Pope Francis launched a stinging critique Tuesday of US President Donald Trump’s deportations of undocumented migrants, describing it as a “main disaster” that “damages the dignity of women and men”.
In a letter to US bishops, he urged Catholics and others “to not give in to narratives that discriminate towards and trigger pointless struggling to our migrant and refugee brothers and sisters”.
The Argentine pontiff, 88, has repeatedly defended the rights of migrants throughout his 10 years main the Catholic Church, urging world leaders to be extra welcoming to these fleeing poverty or violence.
“I’ve adopted carefully the foremost disaster that’s going down in the USA with the initiation of a program of mass deportations,” he wrote Tuesday.
He acknowledged “the proper of a nation to defend itself and hold communities protected from those that have dedicated violent or critical crimes whereas within the nation or previous to arrival”.
However he wrote that “the act of deporting individuals who in lots of instances have left their very own land for causes of maximum poverty, insecurity, exploitation, persecution or critical deterioration of the setting, damages the dignity of many women and men, and of total households”.
Deportation “locations them in a state of specific vulnerability and defencelessness”, he wrote.
Francis had warned as Trump returned to the White Home final month that his pledge to hold out the most important deportation marketing campaign in US historical past, by expelling hundreds of thousands of undocumented immigrants, can be a “calamity”.
“This isn’t a minor subject — an genuine rule of legislation is verified exactly within the dignified remedy that each one folks deserve, particularly the poorest and most marginalised,” he wrote in his letter.
He added: “This doesn’t impede the event of a coverage that regulates orderly and authorized migration.
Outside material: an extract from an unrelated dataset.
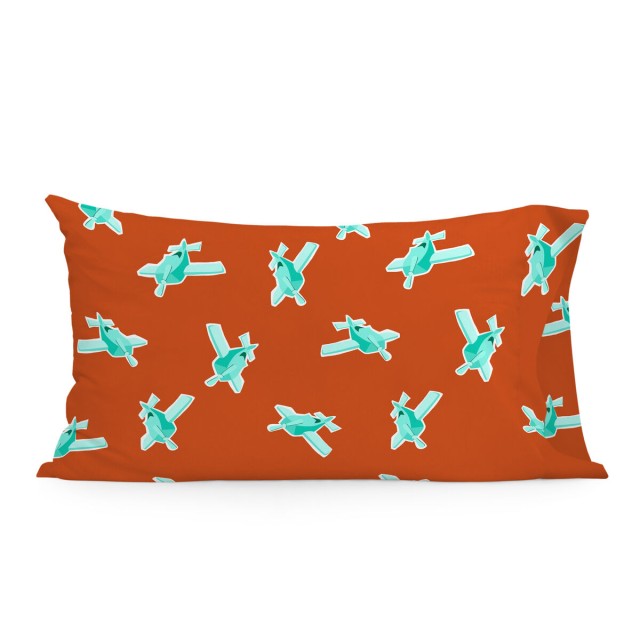 Kussensloop HappyFriday LE PETIT PRINCE Multicolour 50 x 75 cm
Nonetheless, this growth can’t come about by the privilege of some and the sacrifice of others.
“What’s constructed on the premise of power, and never on the reality in regards to the equal dignity of each human being, begins badly and can finish badly.”
He welcomed the work achieved by Catholic clergy with refugees and migrants.
“I exhort all of the trustworthy of the Catholic Church, and all women and men of fine will, to not give in to narratives that discriminate towards and trigger pointless struggling to our migrant and refugee brothers and sisters,” he wrote.